Time is another factor. While I may 'own' a given phone number at a particular time, I may give that up and someone else might take it over. That may get represented by adding dates, or date ranges to the key, or it can be looked at as a sequence. For example, Elizabeth Taylor's husband may indicate one of seven men depending on context. The "fourth husband" or "her husband on 1st Jan 1960" would be Eddie Fisher.

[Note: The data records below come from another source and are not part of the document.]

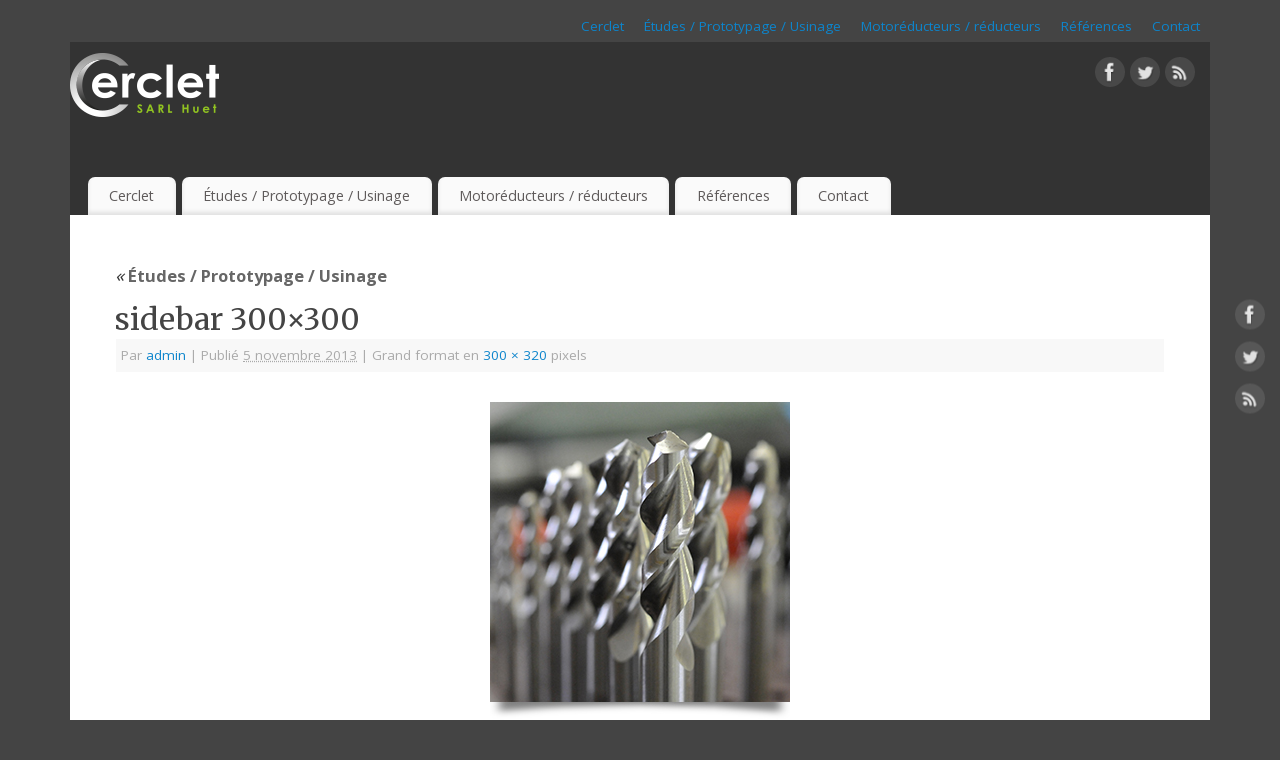

--- FILE ---
content_type: text/css
request_url: http://www.moteur-reducteur.fr/wp-content/themes/mantra/resources/css/style-mobile.css?ver=3.1.0
body_size: 1376
content:
/* =Responsive Structure
----------------------------------------------- */

@media (max-width: 960px) {

	#content,
	#frontpage,
	#frontpage + #container > #content,
	#footer-widget-area {
		padding: 2em;
	}


	#primary,
	#secondary {
		padding-top: 2em;
	}

}

@media (max-width: 800px) {

	body {
		font-size: .95em;
	}

	#content,
	#frontpage,
	#frontpage + #container > #content,
	#footer-widget-area {
	    max-width: 100%;
		padding: 1.5em;
	}

	#content {
		margin: 0;
	}

	#primary,
	#secondary {
		padding-left: 1.5em;
		padding-right: 1.5em;
	}

	.widget-title {
		border-radius: 15px 15px 0 0;
	}

	#access,
	#branding {
		width: 100%;
	}

	#linky {
		width: auto;
	}

	#branding {
		height: auto;
		min-height: 90px;
	}

	#bg_image {
		min-height: 90px;
		width: 100%;
	}

	#header-container > div {
     	margin-top: 7px;
     	margin-left: 14px;
     	height: 100%;
	}

	a#logo {
		height: 100%;
		display: block !important;
	}

	a#logo img {
		height: 80%;
		width: auto;
		max-width: 90%;
	}

	.safari a#logo img {
		max-height: 80px;
		height: auto;
	}

	.socials a {
		margin: 0;
		padding-left: 5px;
		display: block;
	}

	.socials a img {
		width: 24px;
	}

	#smenur,
	#smenul {
		display: none;
	}

	#access .menu-header,
	div.menu {
		margin: 0;
	}

	#primary,
	#secondary {
		width: 100%;
		height: auto;
	}

	#slider,
	#slider img {
		width: 100%;
	}

	#site-title {
		margin-top: 20px;
		font-size: 28px;
		line-height: 35px;
		padding-left: 15px;
	}

	#site-description {
		margin-top: 5px;
		font-size: 13px;
		line-height: 18px;
		padding-left: 15px;
	}

	#site-copyright {
		max-width: 90%
	}

	.entry-meta .bl_sep {
		margin: 0;
	}

	.nivo-caption {
		left: 0;
		right: 0;
		bottom: 0;
		padding: 20px;
		line-height: 1.4;
	}

	#nav-toggle {
		display: block;
		float: left;
		margin: 20px auto 0;
		cursor:pointer;
		width: 100%;
		padding: 5px 4%;
		letter-spacing: 2px;
		text-transform: uppercase;
	}

	#nav-toggle span:before {
		content: "\e820";
		font-family: "elusive";
		font-size: 16px;
		height: 40px;
		line-height: 40px;
	}

	#access {
		display: none;
		margin-top: 0;
		margin-bottom: 20px;
		padding-bottom: 5px;
		font-size: 15px;
	}

	#access .menu ul,
	#access .menu ul li {
		width: 100%;
		margin: 0;
		box-shadow: none;
	}

	#access .menu ul li {
		border-radius: 0;
		padding-top: 5px;
		box-shadow: none !important;
	}

	#access > .menu > ul > li {
		border-top: 1px solid rgba(0,0,0,.07);
	}

	#access > .menu li ul {
		position: inherit;
		margin-top: 0;
	}

	#access > .menu ul ul {
		width: 95%;
		left: 5%;
	}

	#access > .menu > ul > li > a > span {
		border-width: 0 0 1px 0;
		border-style: solid;
		border-color: rgba(128,128,128,0.3);
	}

	.mantra-menu-center #access > .menu > ul > li > a > span {
		text-align: left;
	}

	#access > .menu ul li > a:not(:only-child) > span:after {
		font-family:"Elusive";
		content: '\e80a';
		position: absolute;
		right: 5px;
		top: 10px;
		z-index: 251;
		-webkit-transition:all .2s ease-in-out;
		transition:all .2s ease-in-out;
	}

	#access > .menu ul li:hover > a:not(:only-child) > span:after {
		top: 20px;
		opacity: 0;
	}

	#access > .menu > ul ul > li a:not(:only-child) > span:after {
		-webkit-transform: rotate(0);
		-ms-transform: rotate(0);
		transform: rotate(0);
	}

	#access > .menu ul li > a:not(:only-child) > span {
		padding-right: 18px;
	}

}

@media (max-width: 640px) {

	#front-text1 h1,
	#front-text2 h1 {
		font-size: 2em;
		line-height: 2em;
	}
	
	#content article.post {
		width: 100%;
		margin-right: 0;
		margin-left: 0;
	}

	.entry-meta {
		display: table;
		width: 100%;
		padding: 0;
	}

	.short-columns {
		width: 100%;
	}

	#footer-widget-area .widget-area {
		width: 100%;
		float: none;
	}

	#front-columns > div[id^=column],
	#front-columns > div[id^=column]:last-child {
		float: none;
		width: 100%;
		margin: 0 auto 48px;
		max-width: 400px;
		text-align: center;
	}

	#front-columns .column-image {
		max-height: none;
		margin: 0 auto;
	}

	#front-columns .column-text {
		text-align: center;
	}

	.nivo-caption {
		padding: 10px;
		font-size: 0.9em;
	}

	.nivo-directionNav {
		display: none;
	}

}

@media (max-width: 480px) {

	body {
		font-size: .9em;
	}

	#branding {
		border-top: none;
	}

	#site-title {
	    font-size: 26px;
	    line-height: 30px;
	    padding-left: 5px;
	}

	#site-description {
	    font-size: 13px;
	    line-height: 18px;
	    padding-left: 5px;
		letter-spacing: 1px;
	}

	.post-thumbnail-link,
	.post-thumbnail {
	    display: table;
	    margin: 0.5em auto;
	    overflow: hidden;
	    text-align: center;
	}

	.nivo-caption .nivo-description {
		display: none;
	}


	.nivo-caption h3 {
		margin-bottom: 0;
	}

	#toTop {
		opacity: 0;
	}

}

Those without a data modelling background that includes normalisation may flinch at the proliferation of entities and tables in a relational environment. As developers and architects look at newer technologies some of the discipline of the relational model will be passed over. Ephemeral transactions can cluster the attributes together in XML or JSON formats with no need for consistency of data definitions beyond the period of processing. Data warehousing quickly discarded relational formats in favour of 'facts' and 'dimensions'. 

The burden of managing a continuous and connected set of data extending over a long period of time, during which the identifiers and attributes morph, is an ongoing challenge in database design.